Exercise objective ▸
From the listing that follows, extract every line and set it down unaltered.

(The data begins)

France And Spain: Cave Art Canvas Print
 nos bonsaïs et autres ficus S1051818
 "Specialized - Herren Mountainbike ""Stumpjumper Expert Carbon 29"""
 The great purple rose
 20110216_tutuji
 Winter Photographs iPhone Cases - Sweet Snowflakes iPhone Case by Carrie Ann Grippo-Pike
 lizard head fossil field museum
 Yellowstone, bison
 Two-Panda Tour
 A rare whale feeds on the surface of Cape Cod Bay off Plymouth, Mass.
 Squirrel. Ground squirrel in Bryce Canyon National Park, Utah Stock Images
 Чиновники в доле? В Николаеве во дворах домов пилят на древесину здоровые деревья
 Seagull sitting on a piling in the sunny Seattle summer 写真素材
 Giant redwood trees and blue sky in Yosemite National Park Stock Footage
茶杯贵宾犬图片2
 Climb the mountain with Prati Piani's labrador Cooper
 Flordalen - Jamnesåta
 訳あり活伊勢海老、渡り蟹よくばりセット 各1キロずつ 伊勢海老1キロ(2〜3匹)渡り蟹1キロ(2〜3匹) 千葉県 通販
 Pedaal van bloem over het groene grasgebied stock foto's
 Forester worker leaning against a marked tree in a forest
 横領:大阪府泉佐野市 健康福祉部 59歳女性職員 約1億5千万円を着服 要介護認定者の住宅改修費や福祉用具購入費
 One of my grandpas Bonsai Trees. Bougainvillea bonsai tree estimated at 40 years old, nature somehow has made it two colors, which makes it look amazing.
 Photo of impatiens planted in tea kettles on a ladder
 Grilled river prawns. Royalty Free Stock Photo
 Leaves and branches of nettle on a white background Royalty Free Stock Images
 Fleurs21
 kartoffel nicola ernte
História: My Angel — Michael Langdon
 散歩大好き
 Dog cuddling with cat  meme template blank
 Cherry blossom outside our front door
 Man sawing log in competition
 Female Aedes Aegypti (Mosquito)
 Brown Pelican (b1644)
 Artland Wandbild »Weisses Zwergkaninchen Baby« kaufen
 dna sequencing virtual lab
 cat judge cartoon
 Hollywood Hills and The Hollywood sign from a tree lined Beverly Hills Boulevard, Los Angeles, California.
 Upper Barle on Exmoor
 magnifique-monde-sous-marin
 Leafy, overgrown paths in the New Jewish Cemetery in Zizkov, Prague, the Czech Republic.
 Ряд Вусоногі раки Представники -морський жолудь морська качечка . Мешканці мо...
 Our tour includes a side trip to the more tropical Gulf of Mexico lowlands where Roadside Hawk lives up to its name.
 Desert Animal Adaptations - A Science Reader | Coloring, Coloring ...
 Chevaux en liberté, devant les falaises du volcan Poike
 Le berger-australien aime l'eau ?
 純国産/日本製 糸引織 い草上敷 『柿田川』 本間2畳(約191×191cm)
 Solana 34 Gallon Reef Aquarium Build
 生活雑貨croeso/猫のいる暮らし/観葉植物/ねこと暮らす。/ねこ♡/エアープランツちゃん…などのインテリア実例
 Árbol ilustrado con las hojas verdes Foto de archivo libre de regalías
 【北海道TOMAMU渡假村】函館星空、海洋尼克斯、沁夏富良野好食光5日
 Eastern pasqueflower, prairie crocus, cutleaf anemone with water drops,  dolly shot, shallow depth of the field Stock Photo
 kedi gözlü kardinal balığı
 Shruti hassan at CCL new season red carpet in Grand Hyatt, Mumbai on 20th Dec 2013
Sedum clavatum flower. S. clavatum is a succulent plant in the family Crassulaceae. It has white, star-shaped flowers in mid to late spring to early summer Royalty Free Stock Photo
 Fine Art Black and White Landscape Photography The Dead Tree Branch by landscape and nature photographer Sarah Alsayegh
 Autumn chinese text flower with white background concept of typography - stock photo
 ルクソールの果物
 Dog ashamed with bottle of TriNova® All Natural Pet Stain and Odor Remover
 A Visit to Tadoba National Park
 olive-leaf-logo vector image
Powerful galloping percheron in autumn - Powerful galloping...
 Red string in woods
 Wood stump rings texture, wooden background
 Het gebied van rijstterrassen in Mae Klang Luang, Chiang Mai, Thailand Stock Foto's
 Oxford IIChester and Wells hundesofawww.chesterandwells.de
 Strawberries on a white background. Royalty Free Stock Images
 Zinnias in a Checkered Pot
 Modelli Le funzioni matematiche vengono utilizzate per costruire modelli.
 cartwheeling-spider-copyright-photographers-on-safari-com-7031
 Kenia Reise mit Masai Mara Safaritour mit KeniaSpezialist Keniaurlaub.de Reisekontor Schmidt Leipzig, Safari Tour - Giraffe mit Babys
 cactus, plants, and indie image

(The data ends)

Exercise response ▸
France And Spain: Cave Art Canvas Print
 nos bonsaïs et autres ficus S1051818
 "Specialized - Herren Mountainbike ""Stumpjumper Expert Carbon 29"""
 The great purple rose
 20110216_tutuji
 Winter Photographs iPhone Cases - Sweet Snowflakes iPhone Case by Carrie Ann Grippo-Pike
 lizard head fossil field museum
 Yellowstone, bison
 Two-Panda Tour
 A rare whale feeds on the surface of Cape Cod Bay off Plymouth, Mass.
 Squirrel. Ground squirrel in Bryce Canyon National Park, Utah Stock Images
 Чиновники в доле? В Николаеве во дворах домов пилят на древесину здоровые деревья
 Seagull sitting on a piling in the sunny Seattle summer 写真素材
 Giant redwood trees and blue sky in Yosemite National Park Stock Footage
茶杯贵宾犬图片2
 Climb the mountain with Prati Piani's labrador Cooper
 Flordalen - Jamnesåta
 訳あり活伊勢海老、渡り蟹よくばりセット 各1キロずつ 伊勢海老1キロ(2〜3匹)渡り蟹1キロ(2〜3匹) 千葉県 通販
 Pedaal van bloem over het groene grasgebied stock foto's
 Forester worker leaning against a marked tree in a forest
 横領:大阪府泉佐野市 健康福祉部 59歳女性職員 約1億5千万円を着服 要介護認定者の住宅改修費や福祉用具購入費
 One of my grandpas Bonsai Trees. Bougainvillea bonsai tree estimated at 40 years old, nature somehow has made it two colors, which makes it look amazing.
 Photo of impatiens planted in tea kettles on a ladder
 Grilled river prawns. Royalty Free Stock Photo
 Leaves and branches of nettle on a white background Royalty Free Stock Images
 Fleurs21
 kartoffel nicola ernte
História: My Angel — Michael Langdon
 散歩大好き
 Dog cuddling with cat  meme template blank
 Cherry blossom outside our front door
 Man sawing log in competition
 Female Aedes Aegypti (Mosquito)
 Brown Pelican (b1644)
 Artland Wandbild »Weisses Zwergkaninchen Baby« kaufen
 dna sequencing virtual lab
 cat judge cartoon
 Hollywood Hills and The Hollywood sign from a tree lined Beverly Hills Boulevard, Los Angeles, California.
 Upper Barle on Exmoor
 magnifique-monde-sous-marin
 Leafy, overgrown paths in the New Jewish Cemetery in Zizkov, Prague, the Czech Republic.
 Ряд Вусоногі раки Представники -морський жолудь морська качечка . Мешканці мо...
 Our tour includes a side trip to the more tropical Gulf of Mexico lowlands where Roadside Hawk lives up to its name.
 Desert Animal Adaptations - A Science Reader | Coloring, Coloring ...
 Chevaux en liberté, devant les falaises du volcan Poike
 Le berger-australien aime l'eau ?
 純国産/日本製 糸引織 い草上敷 『柿田川』 本間2畳(約191×191cm)
 Solana 34 Gallon Reef Aquarium Build
 生活雑貨croeso/猫のいる暮らし/観葉植物/ねこと暮らす。/ねこ♡/エアープランツちゃん…などのインテリア実例
 Árbol ilustrado con las hojas verdes Foto de archivo libre de regalías
 【北海道TOMAMU渡假村】函館星空、海洋尼克斯、沁夏富良野好食光5日
 Eastern pasqueflower, prairie crocus, cutleaf anemone with water drops,  dolly shot, shallow depth of the field Stock Photo
 kedi gözlü kardinal balığı
 Shruti hassan at CCL new season red carpet in Grand Hyatt, Mumbai on 20th Dec 2013
Sedum clavatum flower. S. clavatum is a succulent plant in the family Crassulaceae. It has white, star-shaped flowers in mid to late spring to early summer Royalty Free Stock Photo
 Fine Art Black and White Landscape Photography The Dead Tree Branch by landscape and nature photographer Sarah Alsayegh
 Autumn chinese text flower with white background concept of typography - stock photo
 ルクソールの果物
 Dog ashamed with bottle of TriNova® All Natural Pet Stain and Odor Remover
 A Visit to Tadoba National Park
 olive-leaf-logo vector image
Powerful galloping percheron in autumn - Powerful galloping...
 Red string in woods
 Wood stump rings texture, wooden background
 Het gebied van rijstterrassen in Mae Klang Luang, Chiang Mai, Thailand Stock Foto's
 Oxford IIChester and Wells hundesofawww.chesterandwells.de
 Strawberries on a white background. Royalty Free Stock Images
 Zinnias in a Checkered Pot
 Modelli Le funzioni matematiche vengono utilizzate per costruire modelli.
 cartwheeling-spider-copyright-photographers-on-safari-com-7031
 Kenia Reise mit Masai Mara Safaritour mit KeniaSpezialist Keniaurlaub.de Reisekontor Schmidt Leipzig, Safari Tour - Giraffe mit Babys
 cactus, plants, and indie image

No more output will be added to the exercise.